**Written task 1:** Transcribe the woodturning safety passage from "Machinery and turning" up to and including "large bowl blank.".

=======

All turners know that dust is one of the hazards, but often aren’t sure how dangerous it is. Turners are exposed to dust concentrations significantly higher than the safety standards set for industrial workers. But few are exposed for eight hours a day, every day, the assumption behind those standards. Only a small proportion of hobby turners are likely to suffer serious harm.
Dust control is achieved in the turning workshop by effective collection at source, with a breathing mask if the extraction fails to capture all the dust. For more information, see my articles on wood dust and dust control.
Machinery and turning
Spinning wood can badly injure or even kill people. If spinning too fast, it can break up. The fragments will then fly in a straight line with all the kinetic energy given to them by the lathe motor. A key left in the chuck when the lathe is switched on will be flung out. An incorrectly presented tool can dig in, wrenching the wood as well as perhaps throwing the tool. If the timber is not held securely, it can come loose and hit someone, but while it remains in one piece, much of its kinetic energy is rotational. You don’t want it hitting you, but if it does, the force of impact will usually be less than the hammer blow you could receive from half of a large bowl blank.

=======

**Written task 2:** Show every line of the entries below that contains the word "distance". Case counts.

=======

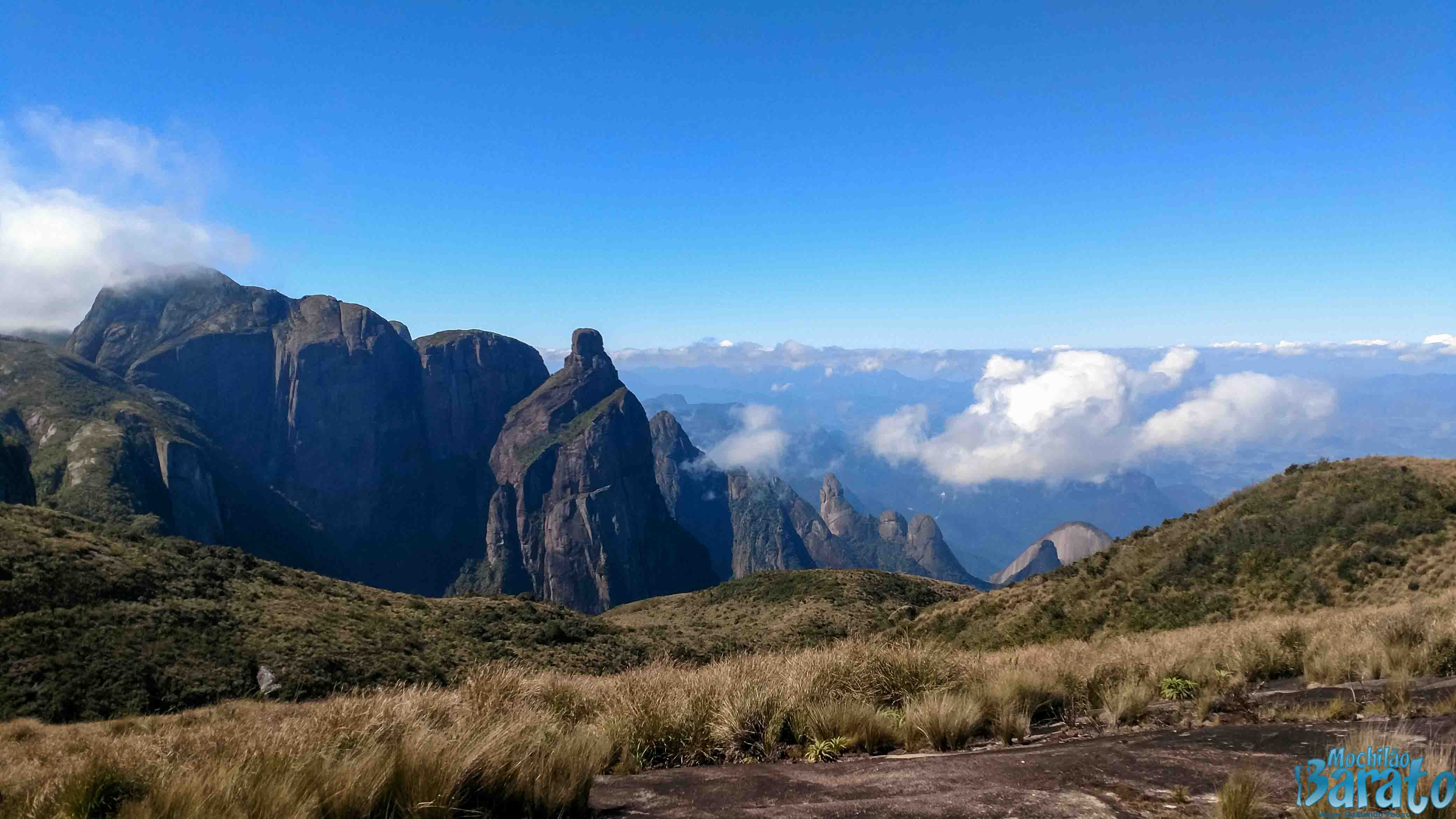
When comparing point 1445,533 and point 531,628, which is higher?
point 1445,533

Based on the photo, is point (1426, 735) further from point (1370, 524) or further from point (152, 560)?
point (152, 560)

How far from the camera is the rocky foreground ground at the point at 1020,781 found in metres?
4.68

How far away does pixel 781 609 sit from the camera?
59812 mm

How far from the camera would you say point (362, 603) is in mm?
38062

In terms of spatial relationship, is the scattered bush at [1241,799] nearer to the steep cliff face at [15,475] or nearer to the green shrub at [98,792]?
the green shrub at [98,792]

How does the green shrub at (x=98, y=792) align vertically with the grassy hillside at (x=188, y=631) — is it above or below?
above

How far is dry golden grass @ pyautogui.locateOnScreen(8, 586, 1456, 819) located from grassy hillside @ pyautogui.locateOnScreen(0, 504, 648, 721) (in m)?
12.1

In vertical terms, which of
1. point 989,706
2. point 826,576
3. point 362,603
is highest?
point 989,706

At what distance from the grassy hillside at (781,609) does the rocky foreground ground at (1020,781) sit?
3220 cm

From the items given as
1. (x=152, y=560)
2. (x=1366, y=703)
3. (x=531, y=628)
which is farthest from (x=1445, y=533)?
(x=152, y=560)

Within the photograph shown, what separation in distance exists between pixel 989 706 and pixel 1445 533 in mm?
30183

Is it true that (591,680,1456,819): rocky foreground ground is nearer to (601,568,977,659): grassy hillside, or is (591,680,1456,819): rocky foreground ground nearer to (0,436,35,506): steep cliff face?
(601,568,977,659): grassy hillside

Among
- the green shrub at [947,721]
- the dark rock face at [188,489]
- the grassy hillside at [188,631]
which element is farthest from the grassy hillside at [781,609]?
the dark rock face at [188,489]

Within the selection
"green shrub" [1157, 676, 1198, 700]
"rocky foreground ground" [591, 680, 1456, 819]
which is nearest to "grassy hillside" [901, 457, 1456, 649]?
"green shrub" [1157, 676, 1198, 700]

=======

**Expected answer 1:**
Machinery and turning
Spinning wood can badly injure or even kill people. If spinning too fast, it can break up. The fragments will then fly in a straight line with all the kinetic energy given to them by the lathe motor. A key left in the chuck when the lathe is switched on will be flung out. An incorrectly presented tool can dig in, wrenching the wood as well as perhaps throwing the tool. If the timber is not held securely, it can come loose and hit someone, but while it remains in one piece, much of its kinetic energy is rotational. You don’t want it hitting you, but if it does, the force of impact will usually be less than the hammer blow you could receive from half of a large bowl blank.

**Expected answer 2:**
At what distance from the grassy hillside at (781,609) does the rocky foreground ground at (1020,781) sit?
Within the photograph shown, what separation in distance exists between pixel 989 706 and pixel 1445 533 in mm?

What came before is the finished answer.